A Padova siamo settanta volontari. Non ci occupiamo solo della ludoteca del carcere ma di altre attività nelle scuole e nei parchi. Il gioco non è fine a se stesso: deve diventare un mezzo per riavvicinare i genitori ai figli grazie al rapporto di amicizia che il gioco favorisce. Tornando al carcere - dove la ludoteca, ci tengo a precisarlo, è stata fatta completamente a nostre spese -, il gioco scioglie quell’imbarazzo causato dall’ambiente e dalla situazione. Abbiamo notato che spesso, soprattutto quando le detenzioni sono lunghe, i colloqui si limitano alle solite cose: "Com’è andata a scuola, fai il bravo…". Accade anche per mancanza di tempo, ma le consuete raccomandazioni diventano una noia. Invece con il gioco il rapporto si può ravvivare e il papà può riprendere in mano il proprio ruolo, sapere come si gestisce un gioco e quindi anche insegnare qualcosa al proprio figlio.

Siamo qui da pochi mesi: i tempi sono stati lunghi ma ce l’abbiamo fatta. Siamo presenti, con almeno due volontari, in tutti i giorni di apertura dei colloqui. La professionalità? Certo, abbiamo a che fare con dei bambini e la formazione, che facciamo continuamente nella nostra sede esterna, è la prima delle nostre preoccupazioni.

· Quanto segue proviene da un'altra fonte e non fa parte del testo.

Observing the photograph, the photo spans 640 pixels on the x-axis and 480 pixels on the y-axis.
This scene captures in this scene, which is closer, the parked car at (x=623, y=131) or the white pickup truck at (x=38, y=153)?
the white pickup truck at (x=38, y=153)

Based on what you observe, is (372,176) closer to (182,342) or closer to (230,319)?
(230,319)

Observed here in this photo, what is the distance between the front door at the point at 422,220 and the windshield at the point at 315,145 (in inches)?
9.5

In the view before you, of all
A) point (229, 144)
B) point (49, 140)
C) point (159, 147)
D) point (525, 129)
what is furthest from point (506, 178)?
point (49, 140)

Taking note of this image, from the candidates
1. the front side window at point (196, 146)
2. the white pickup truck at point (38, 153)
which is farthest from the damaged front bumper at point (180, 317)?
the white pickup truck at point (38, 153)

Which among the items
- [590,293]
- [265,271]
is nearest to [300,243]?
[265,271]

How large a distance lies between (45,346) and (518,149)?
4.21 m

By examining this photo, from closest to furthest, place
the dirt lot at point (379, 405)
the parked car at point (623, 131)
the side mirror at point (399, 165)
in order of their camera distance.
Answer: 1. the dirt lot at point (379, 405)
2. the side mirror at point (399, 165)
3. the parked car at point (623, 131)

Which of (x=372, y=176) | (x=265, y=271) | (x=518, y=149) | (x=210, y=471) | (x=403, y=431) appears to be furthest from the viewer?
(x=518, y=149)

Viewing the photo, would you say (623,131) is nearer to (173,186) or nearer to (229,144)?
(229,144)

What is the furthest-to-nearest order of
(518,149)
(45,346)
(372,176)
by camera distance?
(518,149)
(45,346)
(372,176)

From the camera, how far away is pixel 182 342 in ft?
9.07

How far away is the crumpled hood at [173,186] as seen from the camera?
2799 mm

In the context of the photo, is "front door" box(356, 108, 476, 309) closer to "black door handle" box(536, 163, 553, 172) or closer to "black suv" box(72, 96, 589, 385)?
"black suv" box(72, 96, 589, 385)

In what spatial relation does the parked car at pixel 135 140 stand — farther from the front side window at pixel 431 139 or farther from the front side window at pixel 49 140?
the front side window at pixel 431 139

La ludoteca è a misura di bambino, con i vari giochi, i mobili adatti, cioè piccoli e con gli angoli smussati, ma ancora più importante è l’appoggio che nella ludoteca trova la mamma. Ci sono donne con figli piccoli che devono fare parecchi chilometri, a volte ore e ore di treno, e quando arrivano hanno bisogno di cambiare il piccolo, di dargli da mangiare, di farlo riposare. Ora dispongono di un locale dove fare tutto ciò, altrimenti il colloquio rischia di diventare un incubo e a risentirne è l’intera situazione familiare. Dobbiamo smorzare le condizioni critiche, a partire dai colloqui: il padre, se ha sbagliato, sta già pagando nei confronti della società. Non possono pagare anche i figli che non c’entrano niente".